Hopewell Township is a township in Cumberland County, Pennsylvania, United States. The population was 2,495 at the 2020 census, up from 2,329 at the 2010 census.

Historical population
| Census | Pop. | Note | %± |
| 2000 | 2,096 |  | — |
| 2010 | 2,329 |  | 11.1% |
| 2020 | 2,495 |  | 7.1% |
| 2023 (est.) | 2,532 |  | 1.5% |
U.S. Decennial Census

==History==
The Ramp Covered Bridge was added to the National Register of Historic Places in 1980.

==Geography==
Hopewell Township is in the northwestern corner of Cumberland County, bordered to the north by Perry County and to the west by Franklin County.
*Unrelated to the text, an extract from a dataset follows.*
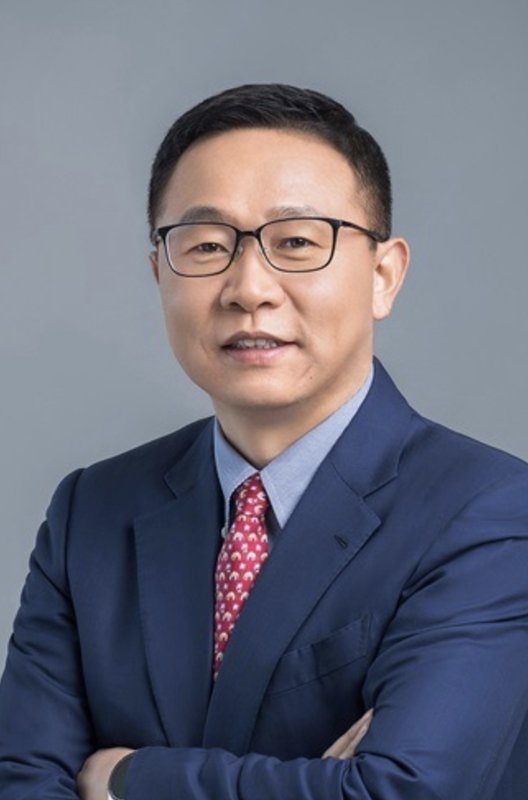  【深度解析】海泰发展遭监管重拳：信息披露违规何以触发退市风险警示红线 股票财经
The crest of Blue Mountain forms the Perry County boundary. The township surrounds the borough of Newburg, a separate municipality. Conodoguinet Creek flows from southwest to northeast across the southern part of the township.

Interstate 76, the Pennsylvania Turnpike, crosses the northern part of the township from east to west, with access from Exit 201 just to the west in Lurgan Township, Franklin County. From Exit 201 it is 43 mi east to Harrisburg, the state capital, and 161 mi west to Pittsburgh.
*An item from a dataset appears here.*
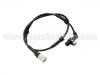 Wheel Speed Sensor:1 089 128
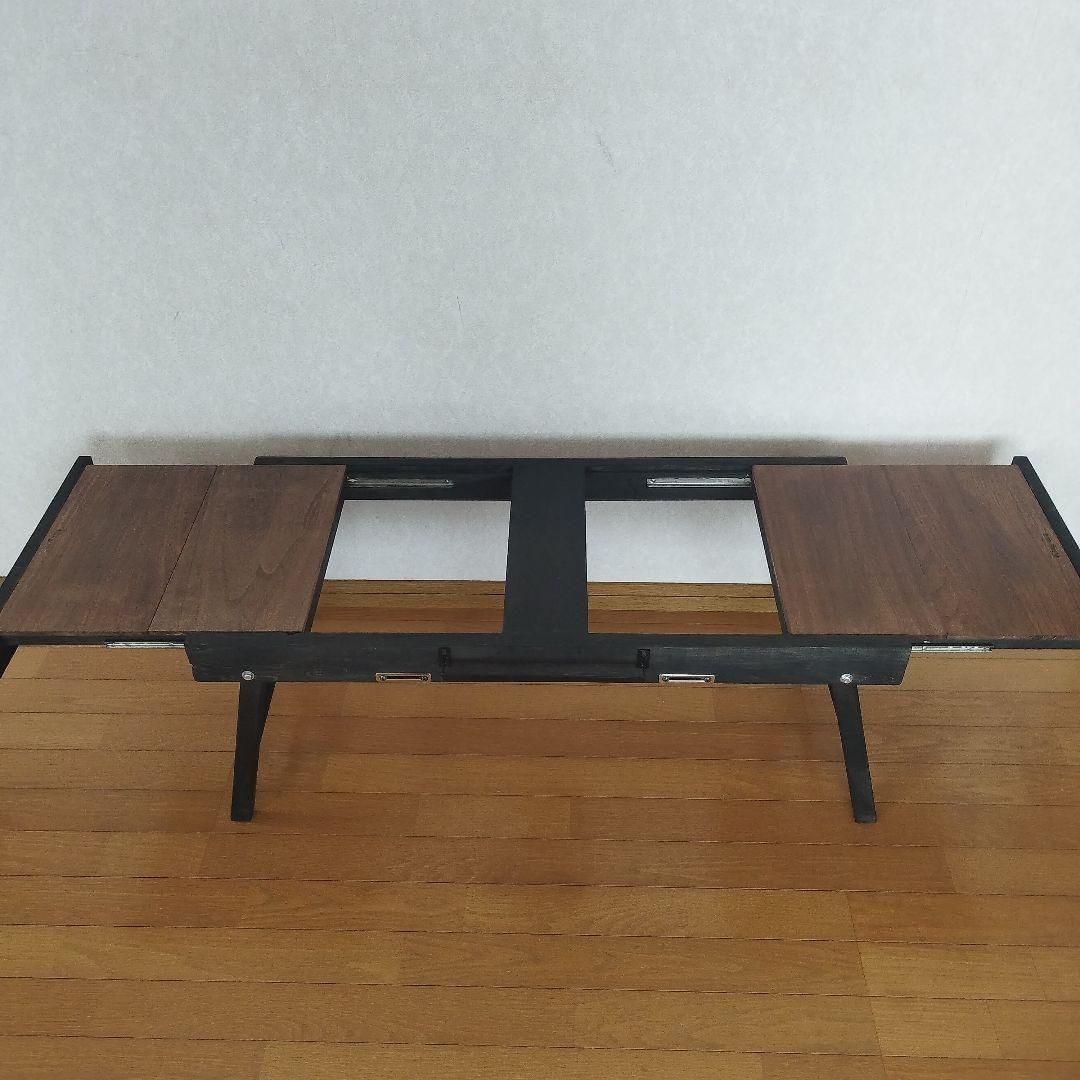 フラットバーナービルトイン　エクステンションIGT　キングオローK184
According to the United States Census Bureau, the township has a total area of 72.1 km2, of which 71.7 sqkm is land and 0.4 sqkm, or 0.56%, is water.

==Demographics==
As of the census of 2000, there were 2,096 people, 688 households, and 601 families residing in the township. The population density was 74.6 PD/sqmi. There were 706 housing units at an average density of 25.1 /mi2. The racial makeup of the township was 97.95% White, 0.72% African American, 0.52% Asian, 0.05% Pacific Islander, 0.14% from other races, and 0.62% from two or more races. Hispanic or Latino of any race were 0.72% of the population.
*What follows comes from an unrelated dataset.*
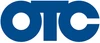 BOSCH AUTOMOTIVE SERVICE SOLUTIONS OT3500-12 TST LD ULTRA FLX384(48)*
There were 688 households, out of which 40.4% had children under the age of 18 living with them, 78.2% were married couples living together, 5.4% had a female householder with no husband present, and 12.6% were non-families. 10.2% of all households were made up of individuals, and 4.4% had someone living alone who was 65 years of age or older. The average household size was 3.02 and the average family size was 3.23.

In the township the population was spread out, with 29.8% under the age of 18, 7.9% from 18 to 24, 27.7% from 25 to 44, 24.1% from 45 to 64, and 10.5% who were 65 years of age or older. The median age was 35 years. For every 100 females there were 99.1 males. For every 100 females age 18 and over, there were 98.2 males.

The median income for a household in the township was $44,118, and the median income for a family was $47,143. Males had a median income of $31,094 versus $24,583 for females. The per capita income for the township was $18,114. About 3.8% of families and 6.2% of the population were below the poverty line, including 8.6% of those under age 18 and 7.0% of those age 65 or over.